The loans against Agri commodities are typically short term and self-liquidating in nature. The collateral manager guarantees the banks about the quality and quantity of the Agri commodities, provides price information required for margin call and also aids in disposal of the commodities, if necessary. The last few years of subdued agricultural growth and economics has increased counterparty risks with rising incidents of fraud, especially for all players in the collateral management business. This industry is manpower intensive and the industry due to its low-cost profile and less organised nature, has a significant challenge in attracting talent with the right skills, integrity and value systems especially at field level. The banks and financial institutes transfer the risk of quality and quantity of underlying commodity through the Collateral Management (CM) agreement by paying services charges to the Collateral Manager. Therefore in the event of any short fall incident arising on account of infidelity of employees, liability to make good losses to the bank /financial institution sometimes crystallises on the CM agencies.

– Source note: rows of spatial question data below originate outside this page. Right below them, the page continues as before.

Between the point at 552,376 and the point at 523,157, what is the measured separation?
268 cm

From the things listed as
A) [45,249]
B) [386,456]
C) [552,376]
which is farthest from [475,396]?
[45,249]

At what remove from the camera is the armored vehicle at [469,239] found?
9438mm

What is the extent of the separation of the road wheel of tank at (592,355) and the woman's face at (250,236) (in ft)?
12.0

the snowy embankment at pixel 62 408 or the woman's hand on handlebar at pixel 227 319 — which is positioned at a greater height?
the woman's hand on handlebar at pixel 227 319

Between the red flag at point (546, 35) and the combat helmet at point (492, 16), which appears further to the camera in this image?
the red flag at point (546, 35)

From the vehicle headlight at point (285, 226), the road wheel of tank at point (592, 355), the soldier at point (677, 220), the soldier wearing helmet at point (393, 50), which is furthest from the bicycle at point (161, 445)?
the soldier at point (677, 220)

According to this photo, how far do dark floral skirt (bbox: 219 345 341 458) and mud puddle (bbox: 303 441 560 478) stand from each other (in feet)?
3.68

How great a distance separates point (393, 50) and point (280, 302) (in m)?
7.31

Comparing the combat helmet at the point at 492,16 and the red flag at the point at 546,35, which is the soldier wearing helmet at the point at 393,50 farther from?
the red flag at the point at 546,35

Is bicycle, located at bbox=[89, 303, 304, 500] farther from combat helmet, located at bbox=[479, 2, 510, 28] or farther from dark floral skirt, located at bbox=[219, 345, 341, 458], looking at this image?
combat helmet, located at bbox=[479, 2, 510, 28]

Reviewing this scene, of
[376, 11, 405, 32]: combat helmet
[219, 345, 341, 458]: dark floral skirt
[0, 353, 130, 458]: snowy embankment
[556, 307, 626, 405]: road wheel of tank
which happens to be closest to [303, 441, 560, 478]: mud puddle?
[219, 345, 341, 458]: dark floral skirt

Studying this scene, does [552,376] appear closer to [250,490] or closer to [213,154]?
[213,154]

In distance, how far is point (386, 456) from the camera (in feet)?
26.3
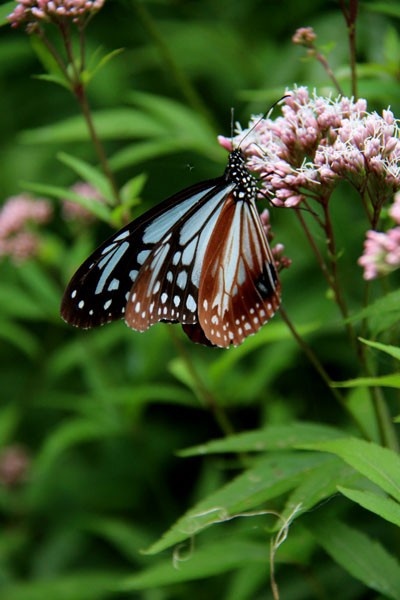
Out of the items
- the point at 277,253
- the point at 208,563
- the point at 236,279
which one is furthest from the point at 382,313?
the point at 208,563

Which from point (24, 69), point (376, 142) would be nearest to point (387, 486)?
point (376, 142)

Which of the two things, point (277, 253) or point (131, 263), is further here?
point (131, 263)

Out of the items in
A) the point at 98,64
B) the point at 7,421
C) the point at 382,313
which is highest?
the point at 98,64

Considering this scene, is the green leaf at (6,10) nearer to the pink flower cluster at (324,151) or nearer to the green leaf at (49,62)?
the green leaf at (49,62)

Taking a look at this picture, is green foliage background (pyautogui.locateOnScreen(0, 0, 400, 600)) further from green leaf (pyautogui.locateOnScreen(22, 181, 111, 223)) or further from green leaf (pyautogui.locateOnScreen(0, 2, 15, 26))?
green leaf (pyautogui.locateOnScreen(0, 2, 15, 26))

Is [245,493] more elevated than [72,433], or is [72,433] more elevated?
[245,493]

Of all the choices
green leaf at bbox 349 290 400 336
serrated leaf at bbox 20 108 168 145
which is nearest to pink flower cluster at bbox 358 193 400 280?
green leaf at bbox 349 290 400 336

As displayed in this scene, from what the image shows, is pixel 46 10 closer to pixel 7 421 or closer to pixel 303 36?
pixel 303 36

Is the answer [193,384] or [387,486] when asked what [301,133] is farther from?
[193,384]
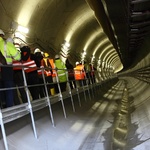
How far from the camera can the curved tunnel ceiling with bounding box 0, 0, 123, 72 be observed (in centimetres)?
1201

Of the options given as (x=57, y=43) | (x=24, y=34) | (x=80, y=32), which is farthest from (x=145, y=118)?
(x=80, y=32)

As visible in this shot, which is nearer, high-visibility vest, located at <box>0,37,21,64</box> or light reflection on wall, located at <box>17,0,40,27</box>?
high-visibility vest, located at <box>0,37,21,64</box>

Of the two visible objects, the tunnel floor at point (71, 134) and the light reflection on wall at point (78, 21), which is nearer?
the tunnel floor at point (71, 134)

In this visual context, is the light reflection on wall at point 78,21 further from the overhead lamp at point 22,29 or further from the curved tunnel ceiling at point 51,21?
the overhead lamp at point 22,29

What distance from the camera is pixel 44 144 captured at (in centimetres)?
643

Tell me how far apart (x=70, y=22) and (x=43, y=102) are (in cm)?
1127

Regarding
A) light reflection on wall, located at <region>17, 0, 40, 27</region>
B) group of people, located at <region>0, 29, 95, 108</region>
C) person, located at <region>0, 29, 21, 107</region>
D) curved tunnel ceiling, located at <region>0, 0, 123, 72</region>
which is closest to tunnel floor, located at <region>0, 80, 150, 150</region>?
person, located at <region>0, 29, 21, 107</region>

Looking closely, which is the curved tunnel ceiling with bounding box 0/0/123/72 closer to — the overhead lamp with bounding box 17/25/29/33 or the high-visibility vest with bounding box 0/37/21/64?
the overhead lamp with bounding box 17/25/29/33

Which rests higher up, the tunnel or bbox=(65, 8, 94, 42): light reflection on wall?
bbox=(65, 8, 94, 42): light reflection on wall

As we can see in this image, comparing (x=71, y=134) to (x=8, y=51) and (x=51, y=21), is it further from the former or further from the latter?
(x=51, y=21)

CM business is fraught with high degree of operational risk

Additionally this industry is manpower intensive and CM companies remain dependent on the effective supervision of storage and monitoring of inflow and outflow of commodities and the risk reward ratio is very slender therefore this business requires constant monitoring and surveillance.

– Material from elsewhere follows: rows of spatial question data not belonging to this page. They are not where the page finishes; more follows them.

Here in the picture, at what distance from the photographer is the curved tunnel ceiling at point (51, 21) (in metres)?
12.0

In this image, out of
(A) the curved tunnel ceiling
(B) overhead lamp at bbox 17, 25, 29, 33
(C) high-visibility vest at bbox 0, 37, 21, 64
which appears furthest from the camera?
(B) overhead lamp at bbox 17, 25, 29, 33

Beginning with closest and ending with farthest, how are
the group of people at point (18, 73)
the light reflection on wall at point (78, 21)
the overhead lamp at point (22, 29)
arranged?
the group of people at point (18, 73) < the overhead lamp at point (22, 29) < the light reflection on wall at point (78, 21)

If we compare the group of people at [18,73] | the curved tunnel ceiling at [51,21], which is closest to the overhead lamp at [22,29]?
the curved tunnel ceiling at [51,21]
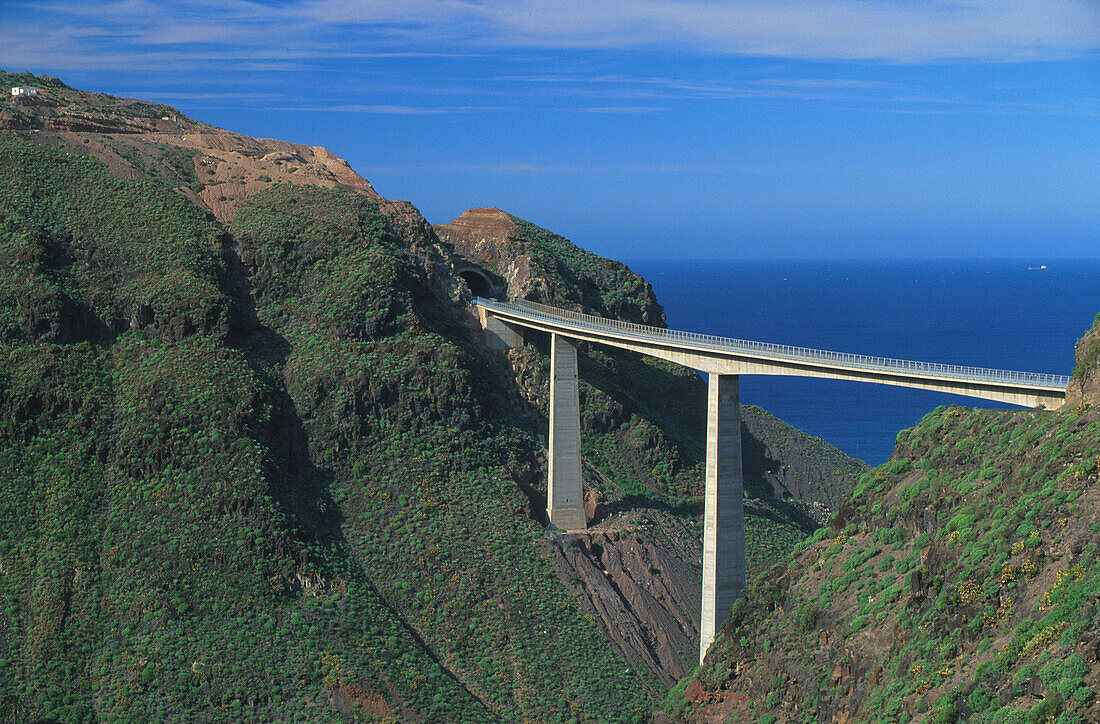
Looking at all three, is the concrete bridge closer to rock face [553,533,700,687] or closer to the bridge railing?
the bridge railing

Another challenge in providing CM services emanates from the logistics complexities of securing numerous warehouses spread across the remote parts of the country and safe custody of commodity as usually commodity is stored in the warehouse/cold storages owned by the third party therefore possibility of undue influence of the warehouse owner/cold storage owner cannot be totally ruled out.
In Agri commodity finance business downward volatility of prices erodes the margin of the client and in such a situation delayed disposal of the commodity may snowball into financial loss to the financial institution/ company.

Further, transfer of risk to the insurance company is limited due to the reduction in the quantum of sum assured coupled with surge in the insurance premium cost.

• Extensive risk profiling of client based on the past antecedent of the client, analysis of financial standing.
• Exposure capping based on the client rating, commodity concentration and geography concentration.
• Continuous streamlining of the operating process and issuing detailed standardised operating process and ensuring its adherence to ensure the security of the underlying commodity.
• Several levels of audit checks based on the risk profile of warehouses/godowns.

The current collateral management processes in India are evolving and now shifting more towards technology-driven monitoring which plays an important role in the management of the thinly spread structures. The system not only ensures that the issuance and release of the warehouse receipt are centralised, but also keeps all relevant personnel updated in real time on the status of the collateral. The use of CCTV cameras is also an important element to initiate corrective action and downsize the likely quantum of risk.